To assess the safety and tolerability of high-dose creatine, the feasibility of enrolling premanifest and 50% at-risk subjects in a prevention trial, and the potential of cognitive, imaging, and blood markers.


Sixty-four eligible consenting participants were randomly allocated (1:1) to 15 g twice daily of creatine monohydrate or placebo for a 6-month double-blind phase followed by a 12-month open-label extension. Subjects included premanifest (tested) and at-risk (not tested) individuals without clinical symptoms or signs of Huntington disease (HD). Primary outcomes were safety and tolerability. Exploratory endpoints included fine motor, visuospatial, and memory performance; structural and diffusion MRI; and selected blood markers.

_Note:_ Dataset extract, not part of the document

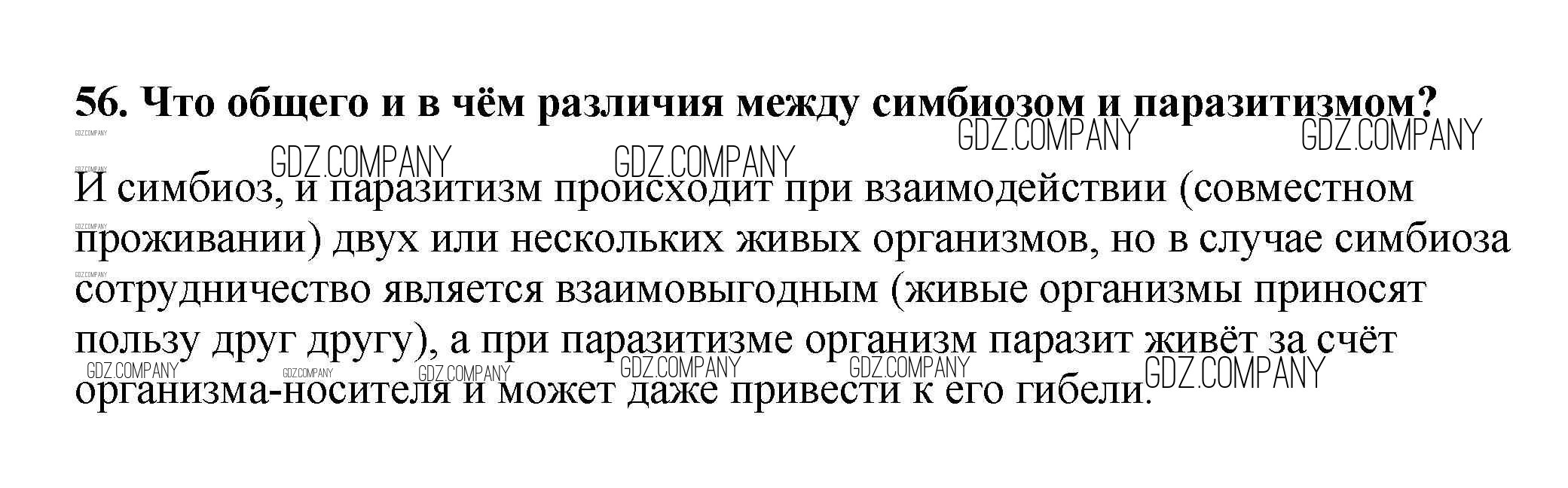 56. Что общего и в чём различия между симбиозом и паразитизмом?

И симбиоз, и паразитизм происходит при взаимодействии (совместном проживании) двух или нескольких живых организмов, но в случае симбиоза сотрудничество является взаимовыгодным (живые организмы приносят пользу друг другу), а при паразитизме организм паразит живёт за счёт организма-носителя и может даже привести к его гибели.

GDZ.COMPANY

Forty-seven HD carriers and 17 non-HD controls were enrolled. Fifteen discontinued treatment (2 assigned to placebo); all were followed for the entire study period. Primary analysis was by intent to treat. The most common adverse events were gastrointestinal. Neuroimaging demonstrated treatment-related slowing of cortical and striatal atrophy at 6 and 18 months.


We describe a design that preserves the autonomy of subjects not wanting genetic testing while including controls for assessing the specificity of treatment effects. Our results demonstrate the feasibility of prevention trials for HD and the safety of high-dose creatine, provide possible evidence of disease modification, support future studies of creatine, and illustrate the value of prodromal biomarkers.


This study provides Class I evidence that high-dose creatine is safe and tolerable.